> _REQUIRED WORK_: Pull out from the material below all lines with "pixels".

-------- MATERIAL PROVIDED --------

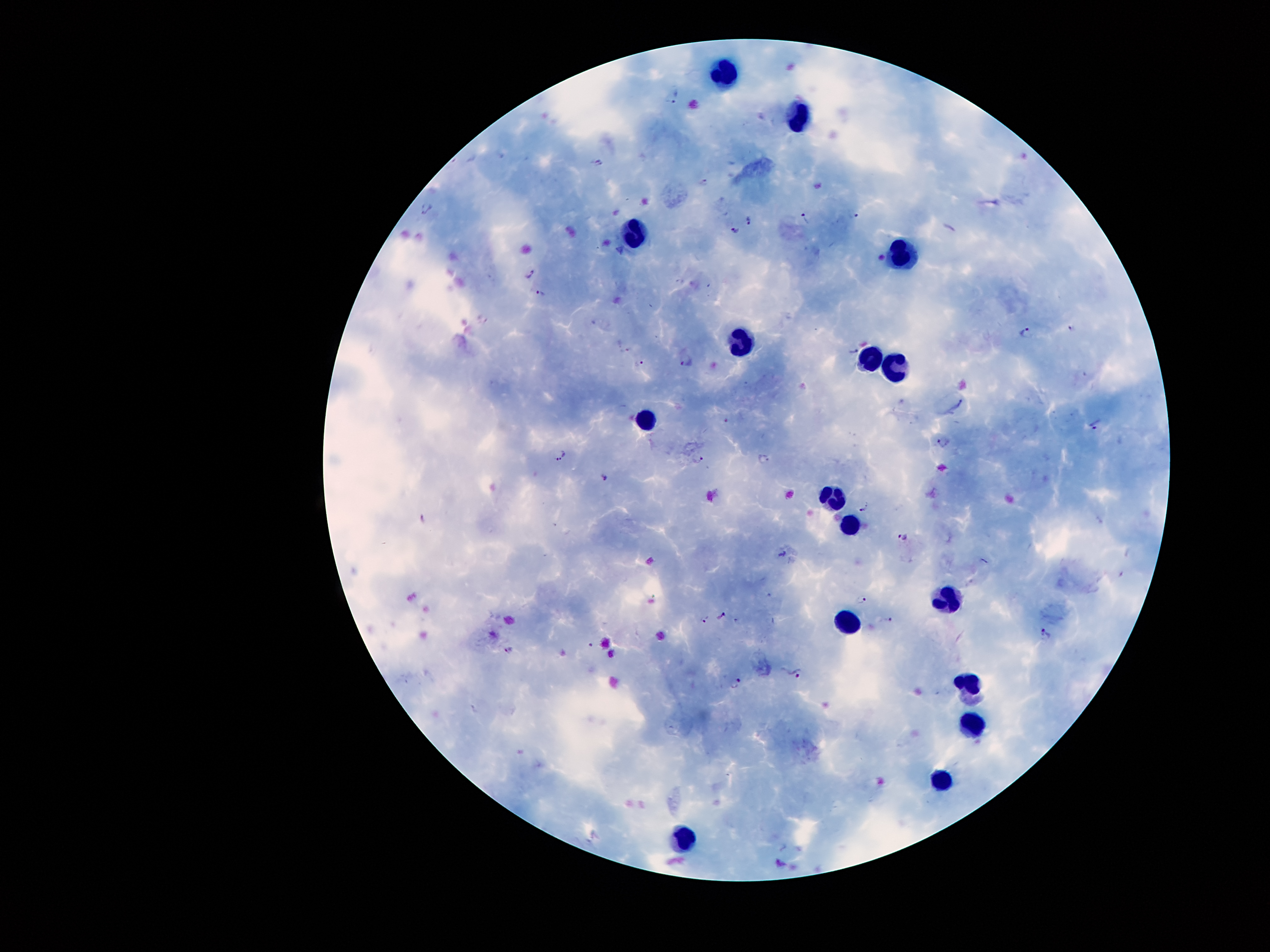
Approximate centers as (x, y) in pixels. Leukocyte locations: (725, 78), (797, 112), (637, 235), (899, 245), (744, 346), (864, 357), (901, 372), (647, 420), (830, 494), (844, 524), (944, 598), (847, 620), (968, 682), (978, 722), (944, 778), (681, 836). Malaria parasite locations: (676, 99), (601, 163), (705, 183), (857, 214), (749, 218), (805, 219), (732, 232), (882, 258), (530, 274), (541, 291), (1073, 327), (1027, 332), (628, 349), (853, 350), (687, 361), (641, 363), (1095, 423), (943, 443), (561, 454), (698, 458), (764, 458), (604, 479), (864, 509), (422, 518), (903, 538), (785, 554), (864, 596), (722, 617), (889, 618), (706, 621), (1045, 633), (507, 650), (797, 673), (737, 684). Patient malaria status: positive for Plasmodium falciparum. 100x magnification. Thick peripheral-blood smear. Giemsa-stained preparation. Image is 1270×952 pixels. Photographed through the microscope eyepiece with a smartphone camera. Single field of view.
Classify this cell by malaria status.
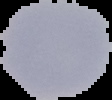

Uninfected.

From a thin blood smear. The area outside the segmented cell region is set to black. Image is 112×100 pixels.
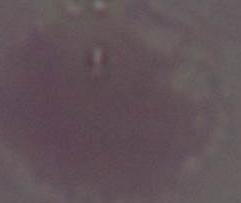
{
  "modality": "micrograph",
  "identification": "red blood cell",
  "magnification": "1000x"
}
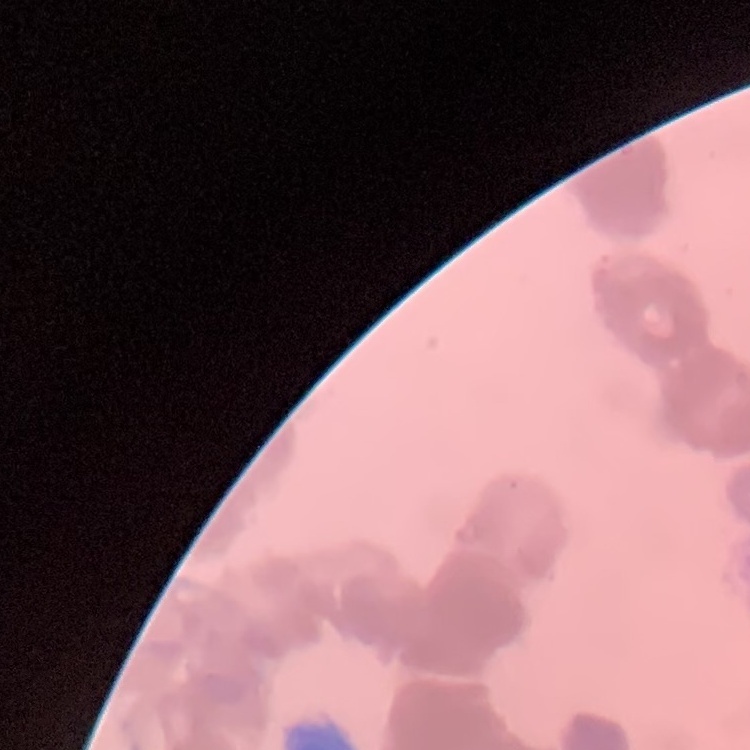

red blood cell morphology = rouleaux formation
stain = Field's or Giemsa
preparation = thin blood smear
image type = square crop of a larger photomicrograph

--------

> _SOLVED PROBLEM_:
Approximate centers as (x, y) in pixels. Leukocyte locations: (725, 78), (797, 112), (637, 235), (899, 245), (744, 346), (864, 357), (901, 372), (647, 420), (830, 494), (844, 524), (944, 598), (847, 620), (968, 682), (978, 722), (944, 778), (681, 836). Malaria parasite locations: (676, 99), (601, 163), (705, 183), (857, 214), (749, 218), (805, 219), (732, 232), (882, 258), (530, 274), (541, 291), (1073, 327), (1027, 332), (628, 349), (853, 350), (687, 361), (641, 363), (1095, 423), (943, 443), (561, 454), (698, 458), (764, 458), (604, 479), (864, 509), (422, 518), (903, 538), (785, 554), (864, 596), (722, 617), (889, 618), (706, 621), (1045, 633), (507, 650), (797, 673), (737, 684). Patient malaria status: positive for Plasmodium falciparum. 100x magnification. Thick peripheral-blood smear. Giemsa-stained preparation. Image is 1270×952 pixels. Photographed through the microscope eyepiece with a smartphone camera. Single field of view.
From a thin blood smear. The area outside the segmented cell region is set to black. Image is 112×100 pixels.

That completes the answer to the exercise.